# STG_TEMP_MAX

## Setup

In [1]:
# If necessary:
import os
os.remove('snorkel.db')

In [2]:
%load_ext autoreload
%autoreload 2
%matplotlib inline

import sys
sys.path.append(os.environ['SNORKELHOME'] + '/tutorials/tables/')

The autoreload extension is already loaded. To reload it, use:
  %reload_ext autoreload


## Parsing

In [3]:
from snorkel import SnorkelSession
session = SnorkelSession()

### Define Parser

In [6]:
import os
from snorkel.parser import CorpusParser, HTMLParser, OmniParser
from snorkel.utils import get_ORM_instance
from snorkel.queries import split_corpus

docs_path = os.environ['SNORKELHOME'] + '/tutorials/tables/data/hardware/hardware100_html/'
doc_parser = HTMLParser(path=docs_path)
context_parser = OmniParser()
cp = CorpusParser(doc_parser, context_parser, max_docs=100) 

### Run Parser

In [None]:
%time corpus = cp.parse_corpus(name='Hardware', session=session)

session.add(corpus)
session.commit()

### Split Corpus

In [None]:
from snorkel.models import Corpus

corpus = get_ORM_instance(Corpus, session, 'Hardware')
split_corpus(session, corpus, train=0.8, development=0.2, test=0, seed=3)

In [None]:
# If necessary
import os
os.system('cp snorkel.db snorkel.db\ corpus');

## Extraction

In [8]:
# If necessary:
import os
os.remove('snorkel.db');
os.system('cp snorkel.db\ corpus snorkel.db');

from snorkel import SnorkelSession
session = SnorkelSession()

In [9]:
from snorkel.models import candidate_subclass

Part_Temp = candidate_subclass('Part_Temp', ['part','temp'])

### Define Matchers

In [10]:
from snorkel.matchers import RegexMatchSpan, Union

eeca_matcher = RegexMatchSpan(rgx='([b]{1}[abcdefklnpqruyz]{1}[\swxyz]?[0-9]{3,5}[\s]?[A-Z\/]{0,5}[0-9]?[A-Z]?([-][A-Z0-9]{1,7})?([-][A-Z0-9]{1,2})?)')
jedec_matcher = RegexMatchSpan(rgx='([123]N\d{3,4}[A-Z]{0,5}[0-9]?[A-Z]?)')
jis_matcher = RegexMatchSpan(rgx='(2S[abcdefghjkmqrstvz]{1}[\d]{2,4})')
others_matcher = RegexMatchSpan(rgx='((NSVBC|SMBT|MJ|MJE|MPS|MRF|RCA|TIP|ZTX|ZT|TIS|TIPL|DTC|MMBT|PZT){1}[\d]{2,4}[A-Z]{0,3}([-][A-Z0-9]{0,6})?([-][A-Z0-9]{0,1})?)')
parts_matcher = Union(eeca_matcher, jedec_matcher, jis_matcher, others_matcher)

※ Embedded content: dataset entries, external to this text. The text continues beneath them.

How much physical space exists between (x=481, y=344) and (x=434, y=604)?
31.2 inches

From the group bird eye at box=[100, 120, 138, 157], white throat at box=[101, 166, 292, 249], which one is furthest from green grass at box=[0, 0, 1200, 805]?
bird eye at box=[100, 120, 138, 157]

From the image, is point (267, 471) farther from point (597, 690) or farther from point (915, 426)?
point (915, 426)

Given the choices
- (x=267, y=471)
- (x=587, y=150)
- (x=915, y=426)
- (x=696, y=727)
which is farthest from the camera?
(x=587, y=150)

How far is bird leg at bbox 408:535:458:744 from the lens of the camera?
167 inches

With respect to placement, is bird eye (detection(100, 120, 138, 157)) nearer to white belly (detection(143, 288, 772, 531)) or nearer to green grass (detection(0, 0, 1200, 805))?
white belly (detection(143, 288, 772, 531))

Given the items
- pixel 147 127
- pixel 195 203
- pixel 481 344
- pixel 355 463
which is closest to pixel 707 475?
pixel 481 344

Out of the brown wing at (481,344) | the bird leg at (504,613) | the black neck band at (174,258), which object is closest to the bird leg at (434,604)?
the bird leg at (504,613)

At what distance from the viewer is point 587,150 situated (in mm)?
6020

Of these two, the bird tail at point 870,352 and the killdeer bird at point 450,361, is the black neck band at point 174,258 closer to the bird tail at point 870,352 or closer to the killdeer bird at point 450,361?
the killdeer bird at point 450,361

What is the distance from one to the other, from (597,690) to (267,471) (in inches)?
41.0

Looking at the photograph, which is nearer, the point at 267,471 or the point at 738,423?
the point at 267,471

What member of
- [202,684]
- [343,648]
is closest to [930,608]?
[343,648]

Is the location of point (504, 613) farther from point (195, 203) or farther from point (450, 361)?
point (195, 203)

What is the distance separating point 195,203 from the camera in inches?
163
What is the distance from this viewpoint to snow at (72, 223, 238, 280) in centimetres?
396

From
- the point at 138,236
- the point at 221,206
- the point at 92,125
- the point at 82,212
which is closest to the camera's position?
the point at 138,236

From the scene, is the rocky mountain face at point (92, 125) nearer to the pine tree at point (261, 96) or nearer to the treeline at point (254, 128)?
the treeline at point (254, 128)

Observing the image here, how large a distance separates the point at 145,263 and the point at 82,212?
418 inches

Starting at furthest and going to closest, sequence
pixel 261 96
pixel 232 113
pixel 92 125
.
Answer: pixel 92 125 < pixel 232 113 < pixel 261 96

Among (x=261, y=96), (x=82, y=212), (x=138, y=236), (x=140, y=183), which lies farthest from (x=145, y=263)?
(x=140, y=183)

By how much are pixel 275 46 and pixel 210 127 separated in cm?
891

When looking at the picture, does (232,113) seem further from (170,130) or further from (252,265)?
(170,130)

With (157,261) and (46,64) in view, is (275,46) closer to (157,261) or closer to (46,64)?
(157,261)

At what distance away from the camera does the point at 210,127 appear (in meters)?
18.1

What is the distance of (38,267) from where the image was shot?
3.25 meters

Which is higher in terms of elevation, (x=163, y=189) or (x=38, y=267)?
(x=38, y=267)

temp_matcher = RegexMatchSpan(rgx=r'1[4-6]0', longest_match_only=False)

### Define ContextSpaces

In [11]:
import os
from collections import defaultdict
from hardware_utils import OmniNgramsPart, OmniNgramsTemp, get_gold_dict

# Make parts list
gold_file = os.environ['SNORKELHOME'] + '/tutorials/tables/data/hardware/hardware_gold.csv'
gold_parts = get_gold_dict(gold_file, doc_on=True, part_on=True, val_on=False)
parts_by_doc = defaultdict(set)
for part in gold_parts:
    parts_by_doc[part[0]].add(part[1])
    
part_ngrams = OmniNgramsPart(parts_by_doc=parts_by_doc, n_max=3)
temp_ngrams = OmniNgramsTemp(n_max=3)

### Run CandidateExtractor

In [12]:
from snorkel.models import Corpus
from snorkel.candidates import CandidateExtractor
from snorkel.utils import get_ORM_instance
ce = CandidateExtractor(Part_Temp, [part_ngrams, temp_ngrams], [parts_matcher, temp_matcher])

for corpus_name in ['Hardware Training', 'Hardware Development']:
    corpus = get_ORM_instance(Corpus, session, corpus_name)
    print "Extracting Candidates from %s" % corpus
    %time candidates = ce.extract(\
        corpus.documents, corpus_name + ' Candidates', session, ignore_different_tables=True)
    session.add(candidates)
    print "%s contains %d Candidates" % (candidates, len(candidates))
session.commit()

Extracting Candidates from Corpus (Hardware Training)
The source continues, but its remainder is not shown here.